The rider, author of the Velo magazine column “Ask a Pro,” had hopes of crossing the Atlantic sooner — and the legs to back his ambitions in the spring of 2012. In addition to his overall win at Redlands, Gaimon took time trial and KOM victories at the San Dimas Stage Race. All that was left was the chance to shine on a bigger stage.
“I was really hoping to go to Europe [in 2013],” Gaimon told VeloNews, “and based on my spring results I thought I could do it. I really felt I was ready and based on conversations I’d had with a couple of teams, I think I had a shot. What I needed to do was show myself at California, Utah, or Colorado. And obviously that didn’t work out.”
Despite strong results, Gaimon’s Kenda squad failed to secure an invitation to any of the three major U.S. races. (Kenda announced Monday that it will be merging with On the Rivet Management, owner and operator of the Competitive Cyclist squad.)
“I was told to prepare for Utah and went up to train at altitude for a month at Big Bear, California, but then kind of had nowhere to go. After that I realized that if I want to get to Europe I need to be on a team that does those races and that was Bissell.”
Bissell general manager Glen Mitchell thinks his team will be a good match for Gaimon, ranked fifth in the 2012 National Racing Calendar rankings.
“Phil is entering the prime of his career. Not only has he improved his results from year-to-year, but he’s shown that he can produce steadily throughout the season, which is important,” said Mitchell. “If he can get to the Tour of California or [the USA Pro Challenge] and show that he can get the same kind of results that he’s had at the NRC level, then that’s the really exciting part — for both the rider and the team. To get exposed at that level? It’s an opportunity to show everyone what you’re all about.”

------------------------------------------------------------

Copy out the passage of the cycling article that begins with the words "The rider, author" and ends with "a bigger stage.". The listing that comes next has no connection to the cycling article.

[SOURCE DATA]:
------------------------------------------------------------

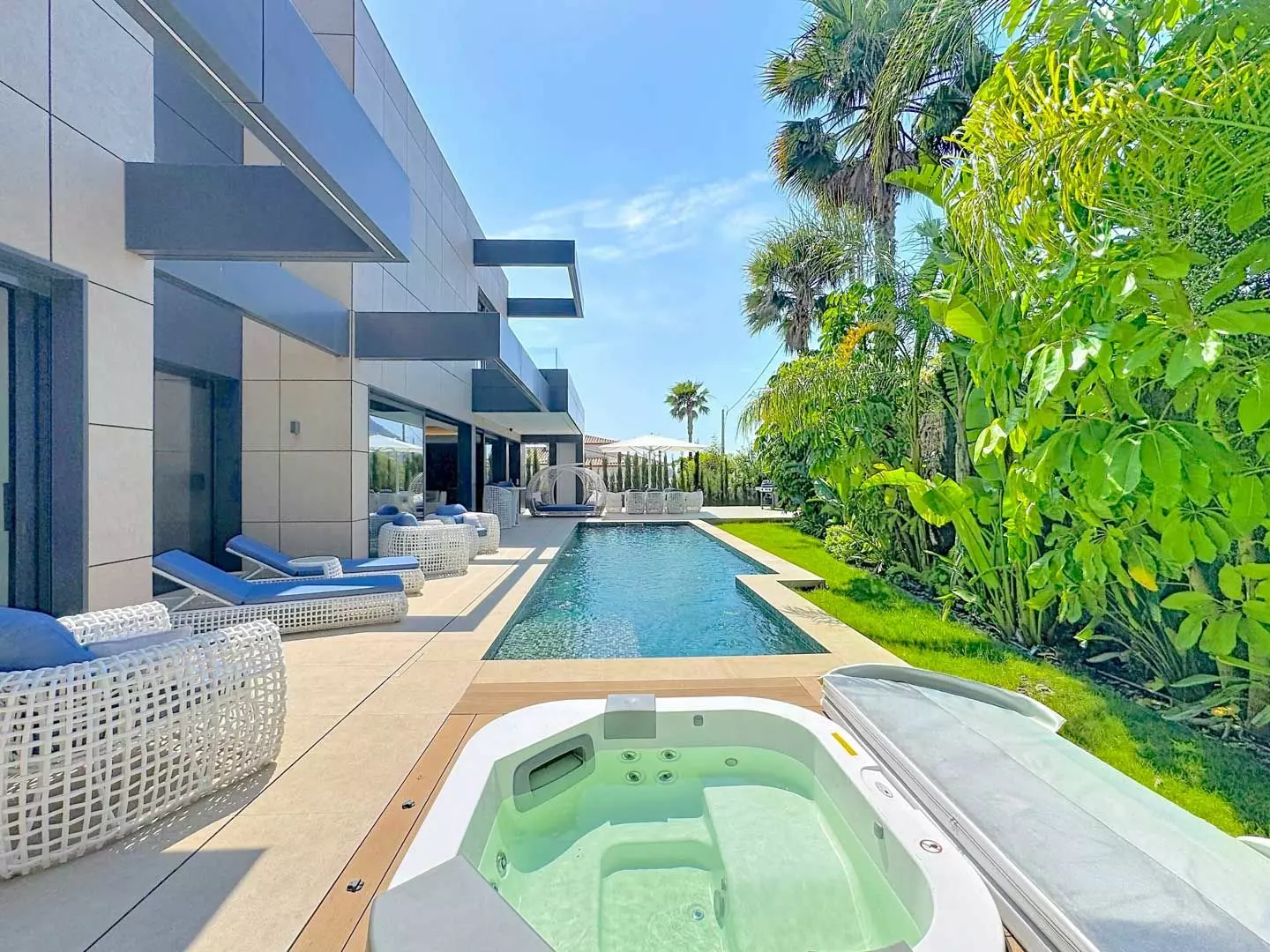 4-bedroom Villa In Calpe, Spain (346 M²)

------------------------------------------------------------

[REPLY TO THE EXERCISE]:
The rider, author of the Velo magazine column “Ask a Pro,” had hopes of crossing the Atlantic sooner — and the legs to back his ambitions in the spring of 2012. In addition to his overall win at Redlands, Gaimon took time trial and KOM victories at the San Dimas Stage Race. All that was left was the chance to shine on a bigger stage.